You may have noticed that in the example run above, the user looked up 3500 charlas st -- an address that was not in the AddressFinder. The AddressFinder had to make a reasonable guess about where it was. In general, this process of locating addresses is called geocoding.

The geocoding strategy currently used by the AddressFinder class is described in AddressFinder.java. It involves some ordered dictionaries (java.util.SortedMap), implemented with red-black trees (java.util.TreeMap). You knew those had to find their way in somehow.
Street is an inner class that is defined and used only inside AddressFinder. Its full name is actually AddressFinder.Street. If you're not sure you understand Java's inner classes, read the comments for Street and for its constructor.
A Route is basically a graph.Path whose edges are streets. Your graph.Dijkstra class will return the best path, but if you printed that path directly, it wouldn't come out looking like directions. So you'll turn it into a Route, which has a very specialized toString() method.

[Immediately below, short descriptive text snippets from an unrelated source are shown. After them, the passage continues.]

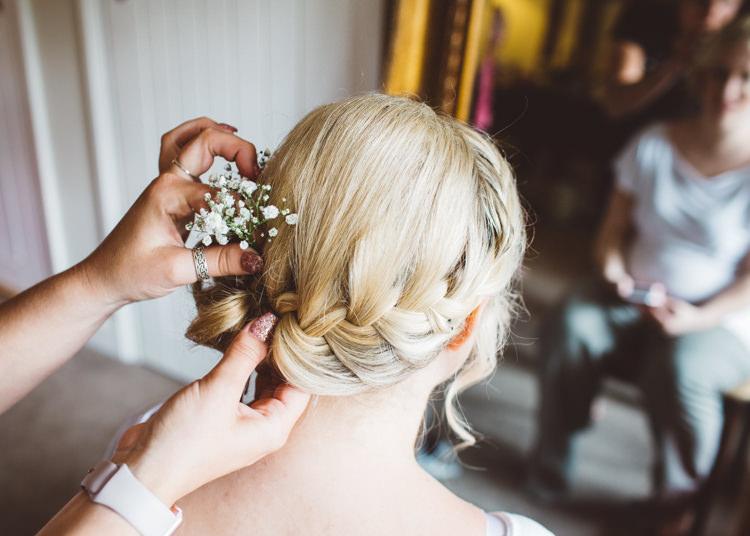 Bridesmaid Hair Plait Braid Natural Woodland Hessian Lace Wedding http://holliecarlinphotography.com/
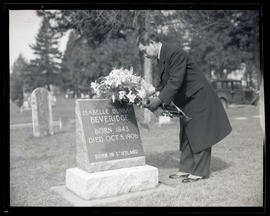 Yōsuke Matsuoka laying flowers at grave of Isabelle Dunbar Beveridge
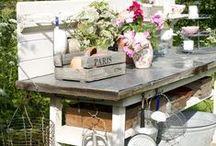 potting bench / alla ricerca di idee per il potting bench ideale  #giardinoindiretta #ilgiardinochevorrei http://giardinoindiretta.blogspot.com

The Route.toString() method knows, for example, that a turn of between 100 and 130 degrees should be described as "Turn sharply left", and that a direction of about 45 degrees is "northwest". It also knows how to combine segments of the same street, so that the directions say "go 2 miles" instead of reporting every block separately.
Streetmap is the class that puts it all together. As its constructor reads StreetSegments from a .map file, it adds them to an AddressFinder and also to a graph.KeyedDigraph. Each directed edge of the digraph holds a street name as its element. Each vertex of the digraph holds a Point as its element, and is also keyed by that Point.

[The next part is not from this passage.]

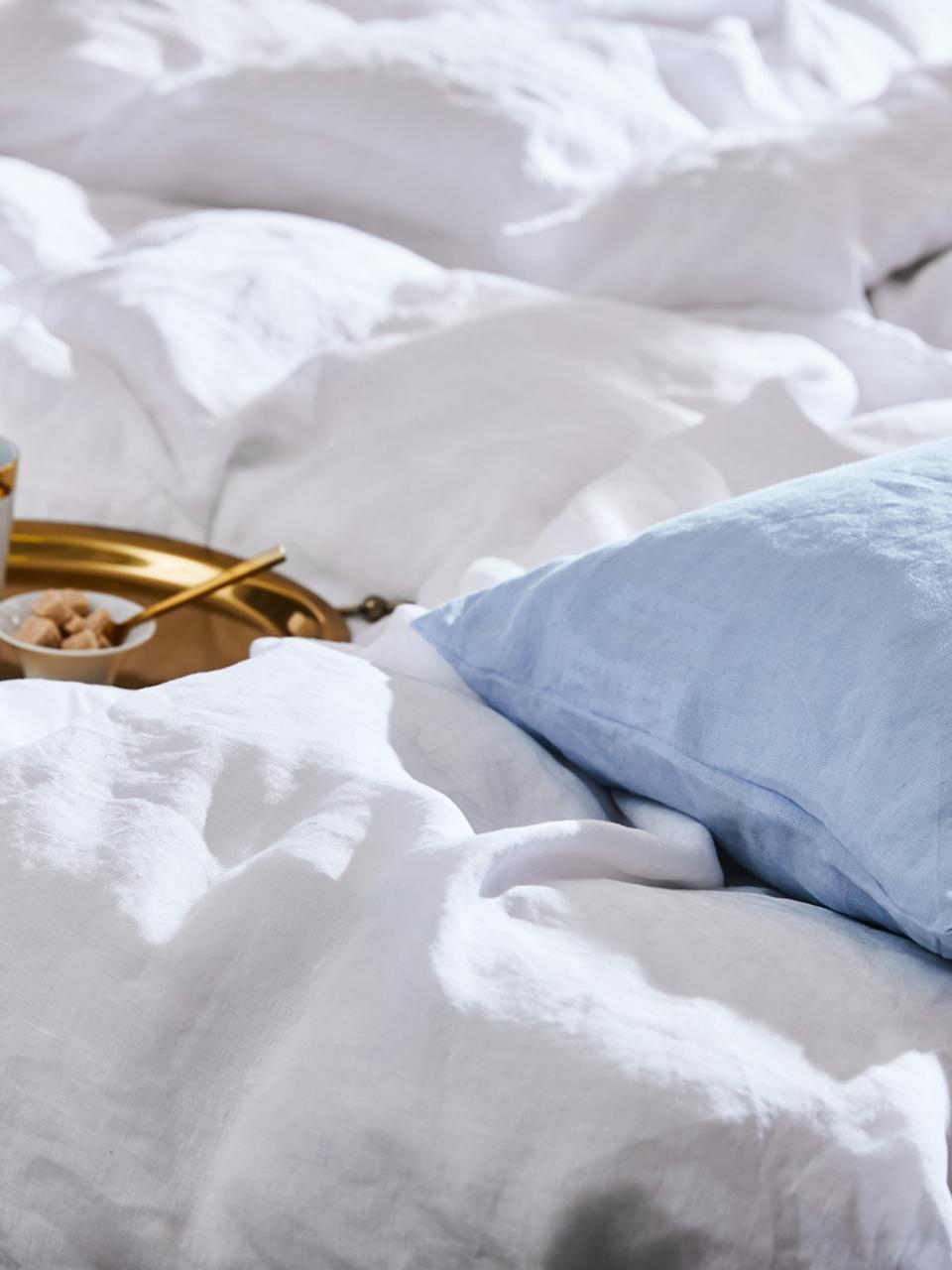 Gewaschene Leinen-Bettwäsche Nature in Weiß, Halbleinen (52% Leinen, 48% Baumwolle)  Fadendichte 108 TC, Standard Qualität  Halbleinen hat von Natur aus einen kernigen Griff und einen natürlichen Knitterlook, der durch den Stonewash-Effekt verstärkt wird. Es absorbiert bis zu 35% Luftfeuchtigkeit, trocknet sehr schnell und wirkt in Sommernächten angenehm kühlend. Die hohe Reißfestigkeit macht Halbleinen scheuerfest und strapazierfähig., Weiß, 135 x 200 cm + 1 Kissen 80 x 80 cm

Putting it together, a Streetmap can find a route between two address strings more or less as follows:
1. Use the AddressFinder to turn each address String into an Intersection.
2. Find each Intersection on the graph.KeyedDigraph, by using the Intersection's Point as a key.
3. Use the graph.Dijkstra class to find the shortest graph.Path between the points.
4. Turn the graph.Path into a Route that can be printed nicely
The main method for Streetmap doesn't run a website or anything, but it is more useful than most test methods. It prompts the user for two addresses and prints out the resulting route, as shown above.

I think you will be impressed by how fast this is, even when it has to explore most of Baltimore to find the destination. This is partly because computers are speedy. But when you realize that there are exponentially many possible routes from point A to point B, you really have to give a lot of credit to Dijkstra, for making it possible to find the shortest one in O(m log n) time. Especially when you realize that he did it in 1959 before anyone had ever heard of a data structure.

What You Need to Do

There is relatively new little code to write. However, to fill it in, you will have to study much of the provided code, particularly the method interfaces (which are commented).

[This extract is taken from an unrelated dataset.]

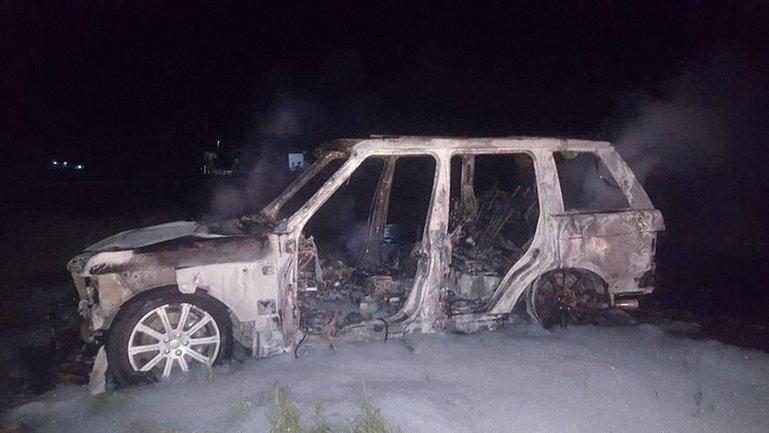 Преступники сожгли один из своих автомобилей - фото 1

That is one of the goals of this final assignment: to deeply understand how the data structures and techniques we've used over the semester can work together in a "real" system design.

Finish the `container.HashDecorable` class

This is trivial - a mere warmup. HashDecorable is basically just a wrapper around a small dictionary. The main reason to ask you to do it is so that you have a chance to try out Java's built-in dictionaries, which are called Maps (the java.util.Map interface) because they "map" each key to a value. You probably want to use a small java.util.HashMap. Refer as necessary to their documentation.

If you prefer, you can instead use your own dictionary class from Homework 7.

Implement `graph.Digraph`

First study the Digraph (directed graph) interface. It is about as simple as possible, because it is not very powerful. By contrast, the book tries to give you the only Graph and Digraph data structures you'll ever need (sections 12.1.1 and 12.4) -- at the cost of a complicated interface and a somewhat less efficient implementation.

(The book's authors allow various kinds of modifications to the graph, whereas we only need to build it. They support iteration over a vertex's in-edges as well as its out-edges. They store lists of all vertices and edges. Finally, they go to some trouble to allow the same graph to contain both directed and undirected edges, which is rarely useful.)

We provide basic, obvious implementations of vertices and edges: StoredVertex and StoredDirectedEdge. Also simple, eh? A vertex stores an element, and an edge stores an element plus two endpoint vertices. Also, they both support decorations.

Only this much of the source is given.